Express the lines from the line that contains "What is the distance of" through the line that contains "Answer: the point", inclusive, as a JSON list of strings with one string per line and blank lines omitted.
--- Begin ---
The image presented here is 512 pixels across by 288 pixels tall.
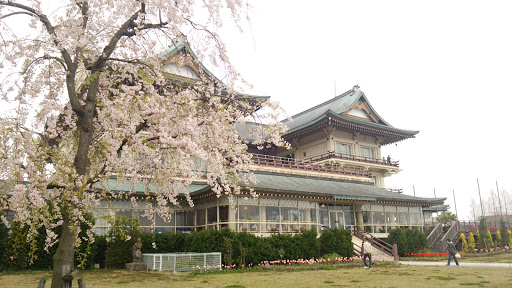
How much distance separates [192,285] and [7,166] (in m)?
7.02

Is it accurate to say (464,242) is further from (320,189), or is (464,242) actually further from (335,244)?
(335,244)

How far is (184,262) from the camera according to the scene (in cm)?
1817

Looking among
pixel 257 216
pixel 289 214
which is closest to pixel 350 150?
pixel 289 214

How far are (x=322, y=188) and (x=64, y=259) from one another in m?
21.5

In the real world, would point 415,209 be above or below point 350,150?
below

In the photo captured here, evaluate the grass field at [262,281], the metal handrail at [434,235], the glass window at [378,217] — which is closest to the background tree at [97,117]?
the grass field at [262,281]

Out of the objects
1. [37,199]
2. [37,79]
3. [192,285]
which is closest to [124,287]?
[192,285]

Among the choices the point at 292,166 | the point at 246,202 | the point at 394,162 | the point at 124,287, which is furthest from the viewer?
the point at 394,162

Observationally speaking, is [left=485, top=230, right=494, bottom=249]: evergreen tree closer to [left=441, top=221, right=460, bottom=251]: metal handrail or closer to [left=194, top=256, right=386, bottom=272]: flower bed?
[left=441, top=221, right=460, bottom=251]: metal handrail

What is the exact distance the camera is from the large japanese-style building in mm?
23094

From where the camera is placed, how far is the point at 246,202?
902 inches

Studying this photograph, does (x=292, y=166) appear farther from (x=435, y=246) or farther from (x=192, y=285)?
(x=192, y=285)

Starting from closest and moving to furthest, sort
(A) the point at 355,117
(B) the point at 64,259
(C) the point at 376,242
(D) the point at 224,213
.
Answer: (B) the point at 64,259 → (D) the point at 224,213 → (C) the point at 376,242 → (A) the point at 355,117

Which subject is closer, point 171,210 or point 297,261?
point 297,261
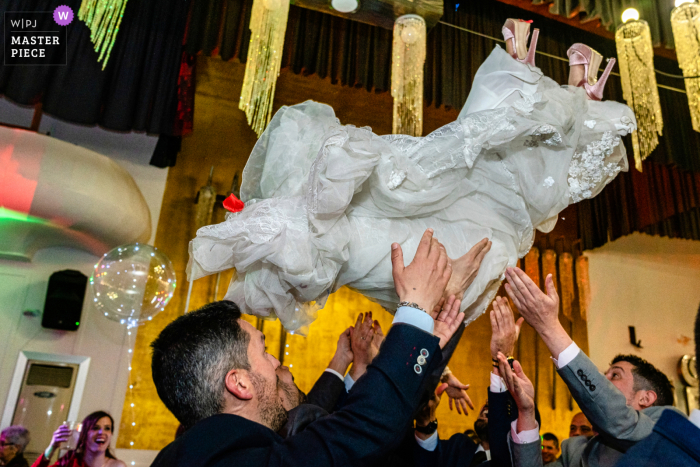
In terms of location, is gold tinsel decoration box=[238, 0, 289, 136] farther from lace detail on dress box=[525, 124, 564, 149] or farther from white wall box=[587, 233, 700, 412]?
white wall box=[587, 233, 700, 412]

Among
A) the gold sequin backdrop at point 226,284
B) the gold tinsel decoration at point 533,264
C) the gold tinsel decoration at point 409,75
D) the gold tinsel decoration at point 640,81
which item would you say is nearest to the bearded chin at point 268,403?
the gold tinsel decoration at point 409,75

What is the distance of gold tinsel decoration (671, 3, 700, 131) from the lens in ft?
12.1

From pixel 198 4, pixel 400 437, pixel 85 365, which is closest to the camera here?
pixel 400 437

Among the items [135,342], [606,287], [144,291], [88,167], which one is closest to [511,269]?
[144,291]

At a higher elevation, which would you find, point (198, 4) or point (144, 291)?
point (198, 4)

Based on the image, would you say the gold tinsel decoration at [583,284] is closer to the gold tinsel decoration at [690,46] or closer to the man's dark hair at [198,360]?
the gold tinsel decoration at [690,46]

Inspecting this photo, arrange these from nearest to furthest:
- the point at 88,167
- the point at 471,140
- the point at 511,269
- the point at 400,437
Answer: the point at 400,437 → the point at 471,140 → the point at 511,269 → the point at 88,167

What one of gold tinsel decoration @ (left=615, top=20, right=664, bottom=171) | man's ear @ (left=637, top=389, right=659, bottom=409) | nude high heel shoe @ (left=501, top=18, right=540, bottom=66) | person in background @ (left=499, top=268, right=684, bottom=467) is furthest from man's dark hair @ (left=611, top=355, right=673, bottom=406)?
gold tinsel decoration @ (left=615, top=20, right=664, bottom=171)

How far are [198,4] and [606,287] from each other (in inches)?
245

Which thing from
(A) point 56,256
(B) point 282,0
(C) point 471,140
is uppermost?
(B) point 282,0

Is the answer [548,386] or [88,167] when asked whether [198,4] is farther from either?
[548,386]

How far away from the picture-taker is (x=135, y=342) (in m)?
5.42

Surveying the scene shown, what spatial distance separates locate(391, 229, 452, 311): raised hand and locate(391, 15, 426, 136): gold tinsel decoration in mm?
2729

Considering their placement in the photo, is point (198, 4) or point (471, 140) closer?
point (471, 140)
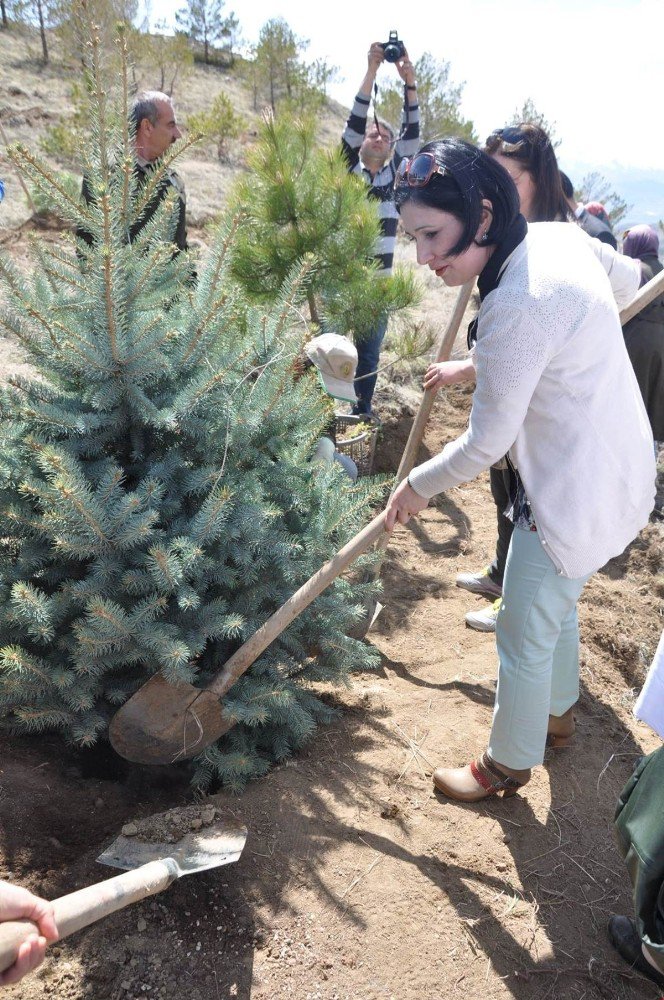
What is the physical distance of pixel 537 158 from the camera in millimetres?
2430

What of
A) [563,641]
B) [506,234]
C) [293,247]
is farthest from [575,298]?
[293,247]

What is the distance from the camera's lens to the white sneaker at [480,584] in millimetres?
3469

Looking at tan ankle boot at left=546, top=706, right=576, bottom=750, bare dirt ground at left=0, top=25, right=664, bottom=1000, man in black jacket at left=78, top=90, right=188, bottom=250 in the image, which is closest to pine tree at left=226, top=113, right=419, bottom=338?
man in black jacket at left=78, top=90, right=188, bottom=250

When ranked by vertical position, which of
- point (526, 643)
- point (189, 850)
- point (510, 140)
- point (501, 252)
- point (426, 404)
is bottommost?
point (189, 850)

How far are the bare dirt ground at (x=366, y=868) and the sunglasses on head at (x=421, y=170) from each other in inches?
--- End ---
◆ **Response below**
[
  "What is the distance of gold tinsel decoration (671, 3, 700, 131) from the lens in ft?",
  "12.1",
  "From pixel 198 4, pixel 400 437, pixel 85 365, which is closest to the camera here?",
  "pixel 400 437",
  "Among the items [135,342], [606,287], [144,291], [88,167], which one is closest to [511,269]?",
  "[144,291]",
  "At a higher elevation, which would you find, point (198, 4) or point (144, 291)?",
  "point (198, 4)",
  "Based on the image, would you say the gold tinsel decoration at [583,284] is closer to the gold tinsel decoration at [690,46] or closer to the man's dark hair at [198,360]?",
  "the gold tinsel decoration at [690,46]",
  "Inspecting this photo, arrange these from nearest to furthest:",
  "- the point at 88,167",
  "- the point at 471,140",
  "- the point at 511,269",
  "- the point at 400,437",
  "Answer: the point at 400,437 → the point at 471,140 → the point at 511,269 → the point at 88,167"
]